··· Page text ···

Chapter 14: Network Namespaces And Virtual Ethernet

Container networking is built out of three Linux primitives that exist on their own merits. Virtual Ethernet pairs (veth) give the kernel a way to wire two network devices back-to-back in software, like a patch cable that never leaves the kernel. Linux bridges are software Ethernet switches: any frame that comes in on one port leaves on the right port, with MAC learning and broadcast just like the metal box on a rack. Network namespaces give a process its own copy of the entire network stack — its own interfaces, IPs, routes, sockets, port numbers, and firewall rules.

A container is a process inside a network namespace. A container talks to the network because the namespace contains one end of a veth pair, the other end is on a bridge in the host namespace, and the bridge is wired to the rest of the world by routing or NAT. Every CNI plugin in the bridge family is some variation on that theme. The chapter takes the three primitives one at a time, with hands-on examples that work in isolation, and then composes them into a working two-container network from scratch.

Safety: every command below mutates kernel networking state and most need root. Use a disposable Linux VM. Examples were checked on Ubuntu 24.04 with kernel 6.8 and iproute2 6.1.

What A Network Namespace Holds

A network namespace is a separate, independent network stack. The network_namespaces(7) man page enumerates the pieces, but the list is more useful once you know what each piece does and why isolating it matters.

Network devices. Every interface lives in exactly one namespace at a time. eth0 in one namespace and eth0 in another are two unrelated devices; moving a device with ip link set <dev> netns <ns> is a literal handoff, not a copy. This is the foundation of everything else — with no devices, there is nothing to bind to, route through, or filter on.

The IPv4 and IPv6 protocol stacks. Each namespace has its own copy of the kernel's TCP/IP state: open sockets, the connection-tracking table (conntrack), neighbor caches (ARP for v4, NDP for v6), the Path MTU cache, and the tunables under /proc/sys/net. Two namespaces setting tcp_keepalive_time differently do not see each other; a connection-table-exhausting workload in one does not starve the other. The stack code is the same kernel; the state is per-namespace.

Routing tables. Each namespace has its own forwarding information base. A packet generated or received in namespace A is routed using A's tables only; A's default via 10.0.0.1 says nothing about how B forwards. This is why two containers can each call 10.40.0.1 their default gateway without contradiction — the lookup happens in their own table.

Firewall rules. Netfilter (iptables/nftables) hooks are per-namespace. Rules installed inside a container's namespace filter only that namespace's traffic; the host's iptables -L does not see them, and they do not see the host's. CNI plugins exploit this directly — a per-pod ruleset stays scoped to the pod.

Port numbers. The TCP and UDP port spaces are per-namespace. Two containers can both bind(0.0.0.0:80) because the kernel checks for collisions inside the namespace's own port table; the host's port 80 is a third, independent slot.

··· Dataset section ···

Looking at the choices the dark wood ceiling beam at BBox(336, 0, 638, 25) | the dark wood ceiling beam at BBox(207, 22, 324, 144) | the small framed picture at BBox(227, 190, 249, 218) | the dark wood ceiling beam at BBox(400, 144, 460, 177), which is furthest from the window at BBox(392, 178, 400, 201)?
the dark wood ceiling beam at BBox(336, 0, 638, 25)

···

Directions:
1. Using the namespaces chapter, decide whether each statement agrees with it. Answer yes or no and quote the deciding words exactly.
(a) The examples were checked on Ubuntu 24.04 with kernel 6.8.
(b) Moving a device into another namespace creates a copy of it.
(c) Rules installed inside a container's namespace appear in the host's iptables -L.
2. Please turn the paragraph in the namespaces chapter that begins "The IPv4 and IPv6 protocol stacks" into a short bulleted list that keeps its main facts.
3. According to the namespaces chapter, which three Linux primitives is container networking built from?

Answers for the exercise:
1.
(a) Yes: "Examples were checked on Ubuntu 24.04 with kernel 6.8 and iproute2 6.1."
(b) No: "moving a device with ip link set <dev> netns <ns> is a literal handoff, not a copy."
(c) No: "the host's iptables -L does not see them"

2.
- Each namespace has its own copy of the kernel's TCP/IP state: open sockets, the connection-tracking table (conntrack), neighbor caches (ARP for IPv4, NDP for IPv6), the Path MTU cache, and the tunables under /proc/sys/net.
- Namespaces that set tcp_keepalive_time differently do not see each other's settings.
- A workload that exhausts the connection table in one namespace does not starve another.
- The stack code is the same kernel code; only the state is per-namespace.

3. Virtual Ethernet pairs (veth), Linux bridges, and network namespaces.